New parity codes (verified 1:1 vs @bids/validator 2.4.1)

  • UNKNOWN_BIDS_VERSION (from ds114).
  • DWI rules.checks.dwi.* family: VOLUME_COUNT_MISMATCH, BVAL_MULTIPLE_ROWS, BVEC_NUMBER_ROWS, DWI_MISSING_BVAL, DWI_MISSING_BVEC. These were "fixture-only" — the generic check engine + NIfTI/bval/bvec context already implemented them, but bids-examples ships empty placeholder .nii.gz so nifti_header was null and the checks never ran.

Durable tests

  • crates/bids-core/tests/dwi_checks.rs — synthetic DWI datasets (valid 4D NIfTI header + crafted bval/bvec) asserting each code fires at the right location. CI-gated, no Deno/external data.
  • crates/bids-core/tests/common/mod.rs — shared fixture builder (avoids a 4th copy of the per-test builder).

Parity-suite coverage (gitignored local fetch)

ds114 (DWI), emg_Multimodal, fnirs_tapping, eeg_rest_fmri, asl001, pet003 — first DWI/EMG/NIRS/ASL/PET coverage.

Method note

The fetch-only harvest (valid example datasets) mostly yields bug-fixes + coverage, not new codes — valid data doesn't trip error checks, and empty placeholder NIfTI keeps header-dependent checks dormant.

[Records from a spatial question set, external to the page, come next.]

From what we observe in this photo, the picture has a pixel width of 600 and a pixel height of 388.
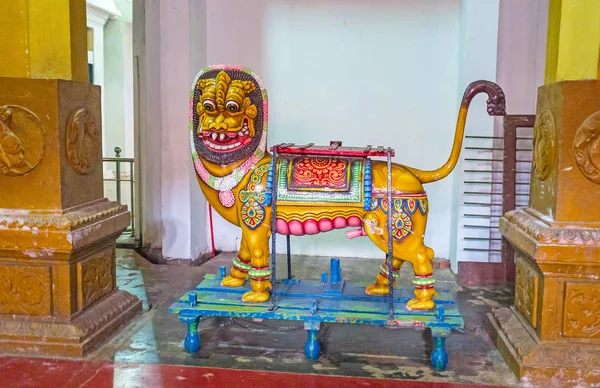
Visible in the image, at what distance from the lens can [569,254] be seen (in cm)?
325

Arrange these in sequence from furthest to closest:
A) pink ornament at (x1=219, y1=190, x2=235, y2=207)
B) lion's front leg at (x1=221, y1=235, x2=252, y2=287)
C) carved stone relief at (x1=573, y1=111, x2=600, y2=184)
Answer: lion's front leg at (x1=221, y1=235, x2=252, y2=287) < pink ornament at (x1=219, y1=190, x2=235, y2=207) < carved stone relief at (x1=573, y1=111, x2=600, y2=184)

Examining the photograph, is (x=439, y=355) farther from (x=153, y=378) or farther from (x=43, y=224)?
(x=43, y=224)

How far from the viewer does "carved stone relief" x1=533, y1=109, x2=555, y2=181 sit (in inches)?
136

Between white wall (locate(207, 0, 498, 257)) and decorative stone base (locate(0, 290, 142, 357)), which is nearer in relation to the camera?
decorative stone base (locate(0, 290, 142, 357))

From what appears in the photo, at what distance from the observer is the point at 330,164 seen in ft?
12.8

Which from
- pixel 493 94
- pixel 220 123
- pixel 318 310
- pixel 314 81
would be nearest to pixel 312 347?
pixel 318 310

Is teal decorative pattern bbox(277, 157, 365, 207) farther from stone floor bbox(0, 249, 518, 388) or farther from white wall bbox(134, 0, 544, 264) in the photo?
white wall bbox(134, 0, 544, 264)

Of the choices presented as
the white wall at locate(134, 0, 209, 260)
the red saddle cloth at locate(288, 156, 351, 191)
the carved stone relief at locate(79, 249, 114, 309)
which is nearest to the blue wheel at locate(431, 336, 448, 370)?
the red saddle cloth at locate(288, 156, 351, 191)

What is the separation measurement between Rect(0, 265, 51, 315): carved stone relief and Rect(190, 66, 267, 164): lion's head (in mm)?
1367

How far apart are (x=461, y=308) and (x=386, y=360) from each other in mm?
1421

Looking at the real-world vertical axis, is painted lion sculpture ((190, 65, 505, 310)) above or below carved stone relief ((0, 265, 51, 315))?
above

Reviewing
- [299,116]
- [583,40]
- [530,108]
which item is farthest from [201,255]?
[583,40]

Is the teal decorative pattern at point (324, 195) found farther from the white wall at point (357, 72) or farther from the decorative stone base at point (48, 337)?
the white wall at point (357, 72)

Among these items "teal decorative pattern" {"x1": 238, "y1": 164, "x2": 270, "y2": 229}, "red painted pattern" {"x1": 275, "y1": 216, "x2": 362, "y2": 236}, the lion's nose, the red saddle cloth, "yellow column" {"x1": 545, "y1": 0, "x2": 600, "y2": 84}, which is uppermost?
"yellow column" {"x1": 545, "y1": 0, "x2": 600, "y2": 84}
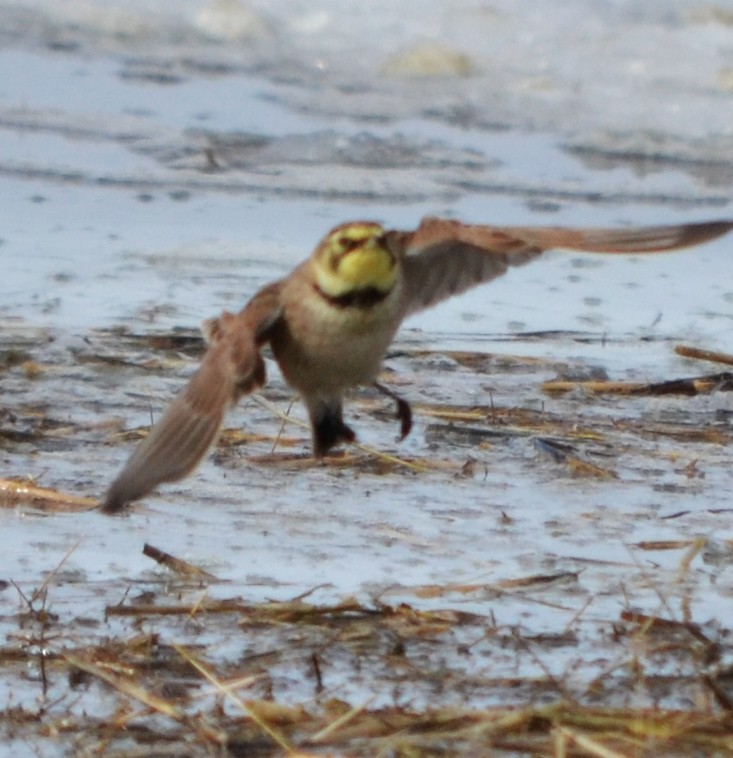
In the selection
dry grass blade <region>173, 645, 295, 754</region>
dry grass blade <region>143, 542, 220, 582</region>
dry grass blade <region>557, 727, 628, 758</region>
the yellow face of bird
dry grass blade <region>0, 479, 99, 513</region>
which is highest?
the yellow face of bird

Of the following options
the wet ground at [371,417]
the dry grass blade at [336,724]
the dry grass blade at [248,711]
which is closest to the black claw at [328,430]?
the wet ground at [371,417]

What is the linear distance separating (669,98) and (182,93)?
3.01 m

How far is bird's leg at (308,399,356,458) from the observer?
5.39 m

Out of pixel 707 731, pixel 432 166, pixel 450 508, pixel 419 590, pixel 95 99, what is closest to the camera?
pixel 707 731

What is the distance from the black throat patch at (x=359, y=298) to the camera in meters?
5.05

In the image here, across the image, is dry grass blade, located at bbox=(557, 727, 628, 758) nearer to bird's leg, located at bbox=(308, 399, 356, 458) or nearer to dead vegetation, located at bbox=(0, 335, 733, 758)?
dead vegetation, located at bbox=(0, 335, 733, 758)

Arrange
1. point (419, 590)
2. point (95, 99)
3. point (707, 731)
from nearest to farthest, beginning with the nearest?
point (707, 731) → point (419, 590) → point (95, 99)

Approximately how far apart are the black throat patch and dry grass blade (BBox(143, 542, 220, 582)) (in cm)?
76

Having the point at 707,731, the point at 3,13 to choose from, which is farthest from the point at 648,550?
the point at 3,13

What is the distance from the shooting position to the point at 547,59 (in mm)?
13258

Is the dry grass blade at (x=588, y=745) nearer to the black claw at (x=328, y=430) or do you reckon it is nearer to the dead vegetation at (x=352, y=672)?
the dead vegetation at (x=352, y=672)

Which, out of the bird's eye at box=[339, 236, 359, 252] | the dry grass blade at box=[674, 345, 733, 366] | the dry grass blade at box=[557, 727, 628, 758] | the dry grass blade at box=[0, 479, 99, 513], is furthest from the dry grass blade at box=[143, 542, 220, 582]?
the dry grass blade at box=[674, 345, 733, 366]

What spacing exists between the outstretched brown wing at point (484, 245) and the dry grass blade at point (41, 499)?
1.05m

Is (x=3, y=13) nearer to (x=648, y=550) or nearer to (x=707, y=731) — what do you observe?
(x=648, y=550)
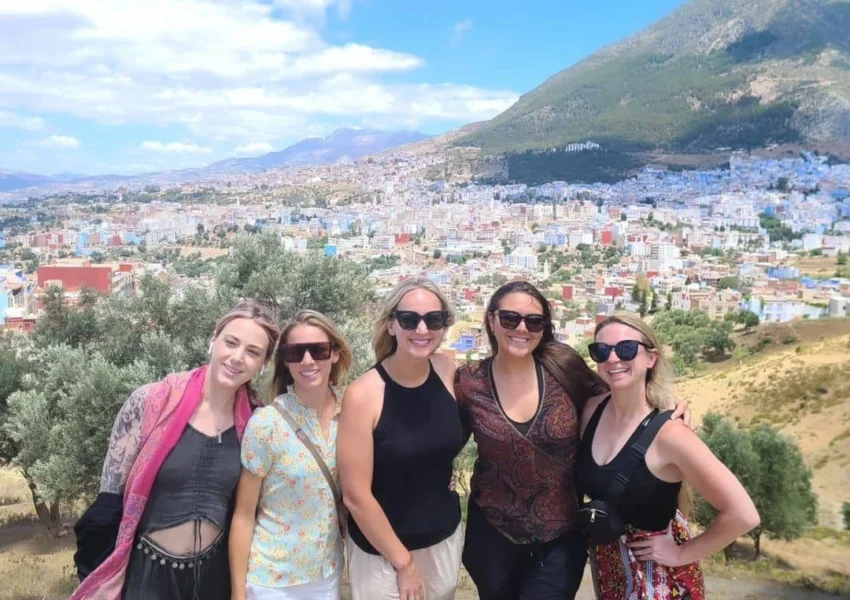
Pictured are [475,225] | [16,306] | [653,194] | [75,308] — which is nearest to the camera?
[75,308]

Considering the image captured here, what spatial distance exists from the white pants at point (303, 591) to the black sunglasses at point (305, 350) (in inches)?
22.9

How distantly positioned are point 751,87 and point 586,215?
42.5m

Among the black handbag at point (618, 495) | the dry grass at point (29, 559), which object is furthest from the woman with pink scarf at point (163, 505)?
the dry grass at point (29, 559)

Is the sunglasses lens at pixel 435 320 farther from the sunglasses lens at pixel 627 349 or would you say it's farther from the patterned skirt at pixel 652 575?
the patterned skirt at pixel 652 575

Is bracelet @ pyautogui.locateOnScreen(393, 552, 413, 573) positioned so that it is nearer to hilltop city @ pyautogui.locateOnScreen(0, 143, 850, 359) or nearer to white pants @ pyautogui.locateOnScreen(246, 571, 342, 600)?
white pants @ pyautogui.locateOnScreen(246, 571, 342, 600)

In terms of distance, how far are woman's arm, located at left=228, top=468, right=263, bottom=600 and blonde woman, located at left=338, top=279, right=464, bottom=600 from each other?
0.77 ft

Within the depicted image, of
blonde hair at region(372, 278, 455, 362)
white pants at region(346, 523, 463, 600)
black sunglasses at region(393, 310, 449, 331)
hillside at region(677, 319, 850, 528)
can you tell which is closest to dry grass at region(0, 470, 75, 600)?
white pants at region(346, 523, 463, 600)

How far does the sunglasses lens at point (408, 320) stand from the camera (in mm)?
1773

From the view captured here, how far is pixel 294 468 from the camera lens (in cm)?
166

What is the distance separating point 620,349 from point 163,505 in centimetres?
125

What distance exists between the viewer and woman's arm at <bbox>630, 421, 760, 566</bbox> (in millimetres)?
1547

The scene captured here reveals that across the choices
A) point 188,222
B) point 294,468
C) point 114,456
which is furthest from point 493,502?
point 188,222

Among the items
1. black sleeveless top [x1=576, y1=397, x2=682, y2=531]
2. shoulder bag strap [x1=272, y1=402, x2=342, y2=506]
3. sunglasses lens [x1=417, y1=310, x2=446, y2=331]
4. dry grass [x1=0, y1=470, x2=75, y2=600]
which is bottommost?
dry grass [x1=0, y1=470, x2=75, y2=600]

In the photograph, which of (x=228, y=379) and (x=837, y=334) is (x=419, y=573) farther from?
(x=837, y=334)
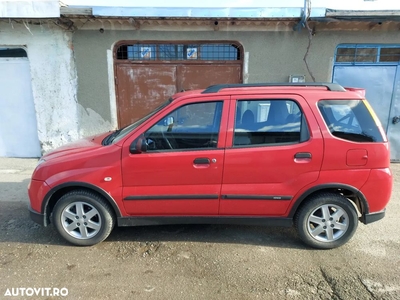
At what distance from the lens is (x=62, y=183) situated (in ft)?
9.80

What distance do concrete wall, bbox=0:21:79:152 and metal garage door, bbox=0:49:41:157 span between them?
23 cm

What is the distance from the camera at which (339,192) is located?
3105 mm

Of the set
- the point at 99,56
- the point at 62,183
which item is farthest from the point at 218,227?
the point at 99,56

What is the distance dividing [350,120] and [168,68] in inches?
181

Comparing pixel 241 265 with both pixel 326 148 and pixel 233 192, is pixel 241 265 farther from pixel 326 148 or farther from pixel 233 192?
pixel 326 148

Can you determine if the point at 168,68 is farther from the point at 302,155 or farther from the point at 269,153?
the point at 302,155

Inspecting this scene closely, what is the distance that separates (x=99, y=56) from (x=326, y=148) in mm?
5522

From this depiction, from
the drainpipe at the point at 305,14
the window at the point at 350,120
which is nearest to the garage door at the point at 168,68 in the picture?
the drainpipe at the point at 305,14

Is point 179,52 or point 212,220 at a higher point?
point 179,52

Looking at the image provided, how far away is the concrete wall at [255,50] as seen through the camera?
6270 mm

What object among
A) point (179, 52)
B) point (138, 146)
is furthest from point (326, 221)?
point (179, 52)

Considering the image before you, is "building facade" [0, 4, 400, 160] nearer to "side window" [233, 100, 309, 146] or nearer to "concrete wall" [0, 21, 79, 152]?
"concrete wall" [0, 21, 79, 152]

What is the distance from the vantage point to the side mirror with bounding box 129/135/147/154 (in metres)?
2.92

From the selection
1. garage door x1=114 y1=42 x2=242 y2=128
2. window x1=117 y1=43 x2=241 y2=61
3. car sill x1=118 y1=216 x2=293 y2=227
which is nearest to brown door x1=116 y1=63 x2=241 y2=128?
garage door x1=114 y1=42 x2=242 y2=128
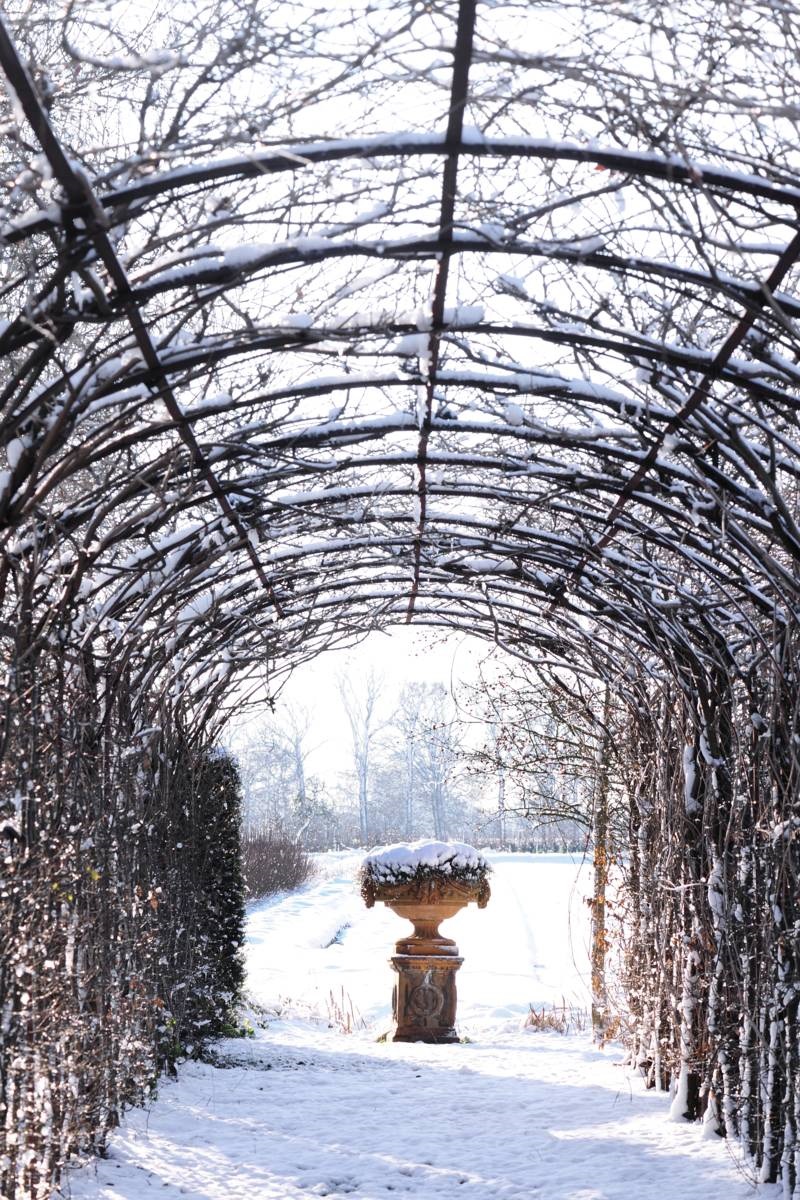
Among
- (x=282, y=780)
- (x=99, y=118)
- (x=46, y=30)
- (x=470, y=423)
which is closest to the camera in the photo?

Header-dependent codes are closed via crafted synthetic fixtures verified against Deno, then committed as CI-gated tests. See CLAUDE.md "Open follow-ups" for the next families.

Validation

cargo fmt, clippy -D warnings, cargo test --workspace all green. Parity sweep green on all present datasets (pre-existing ds005016 gap unchanged).

🤖 Generated with Claude Code

neurolabusc and others added 7 commits June 22, 2026 09:58
First iteration of the parity-gap loop, targeting DWI.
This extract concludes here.